I'm trying to write a parser with pom, which is great - no problems writing the parsers and feeding in string literal as test data. However, when I try to run it bytes from a file, it chokes;
108 | fn parse_files() -> Result<(), Box<dyn Error>> {
109 | let byte_vec: Vec<u8> = std::fs::read("assets/valid_so_far.idl")?;
110 | let byte_slice: &[u8] = &byte_vec;
| ^^^^^^^^^ borrowed value does not live long enough
111 | let idl_parser = idl();
112 | let parse_result = idl_parser.parse(byte_slice)?;
| ---------------------------- argument requires that `byte_vec` is borrowed for `'static`
113 |
114 | Ok(())
115 | }
| - `byte_vec` dropped here while still borrowed
I don't see what's going wrong here. I can't interpret the compiler error here and I don't understand why the lifetimes aren't OK here.
The parse
function on line 109 has this signature:
fn parse(&self, input: &'a [I]) -> Result<O>
pub type Result<O> = ::std::result::Result<O, Error>;
no problems writing the parsers and feeding in string literal as test data.

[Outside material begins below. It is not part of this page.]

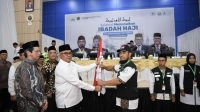 Calon Haji Kloter Pertama Embarkasi Aceh, Bustami Pimpin Penglepasan Jamaah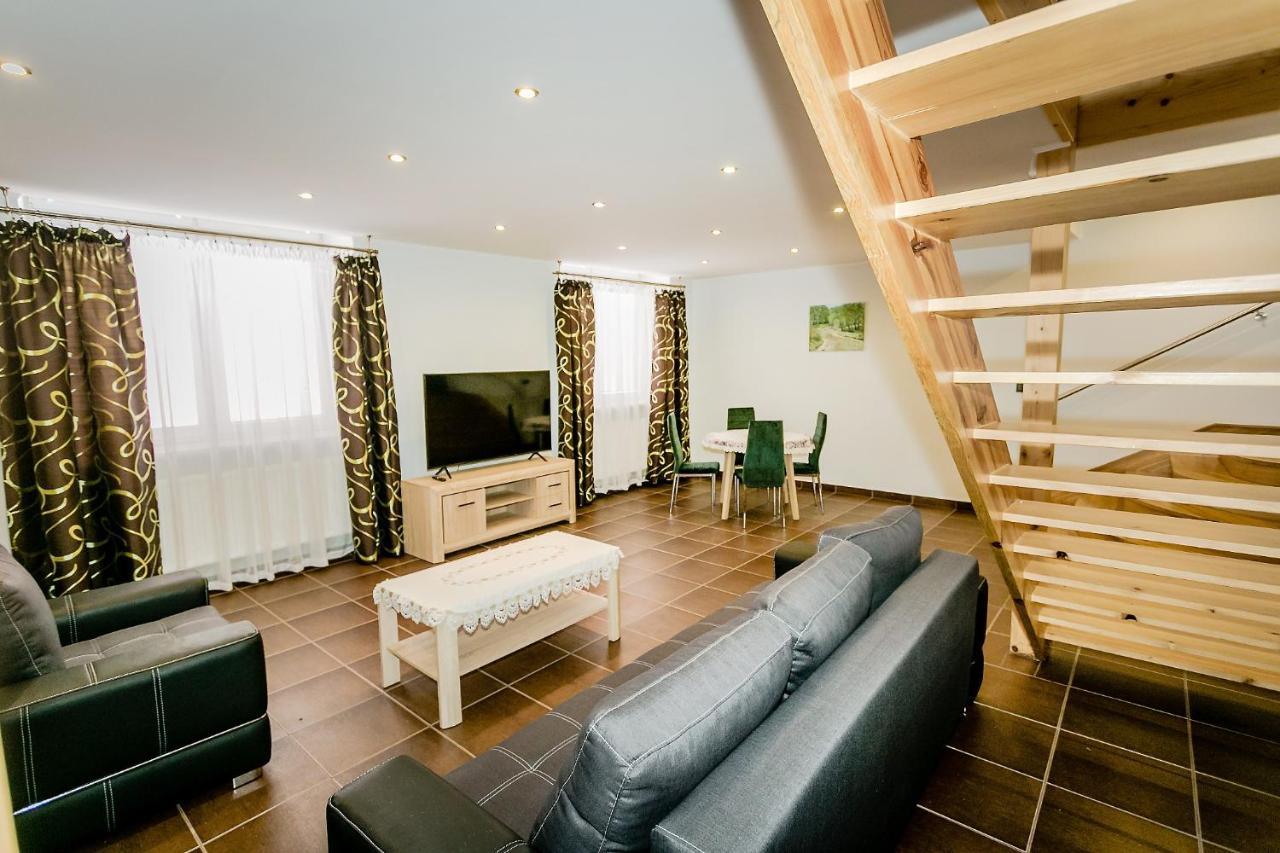 Apartament Stalowa Apartment สตาโลวา โวลา ภายนอก รูปภาพ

This works because all string literals have the 'static
lifetime. When you switch to read from a file instead, the latent 'static
is gone. The behavior of the code actually changes so that it triggers the error.
The question is then why your parser implementation expects a 'static
input in the first place. I suspect that the example given in the pom
read-me file is to be blamed here. For example it has the following code:
use pom::Parser;
fn space() -> Parser<u8, ()> {
one_of(b" \t\r\n").repeat(0..).discard()
}
pom::Parser<u8, ()>
is actually an alias for pom::parser::Parser<'static, u8, ()>
. If it were to be written as:
use pom::parser::Parser;
fn space<'a>() -> Parser<'a, u8, ()> {
one_of(b" \t\r\n").repeat(0..).discard()
}
then it should be able to handle both 'static
and non-'static
input. Make similar changes to your parser code and it will work again.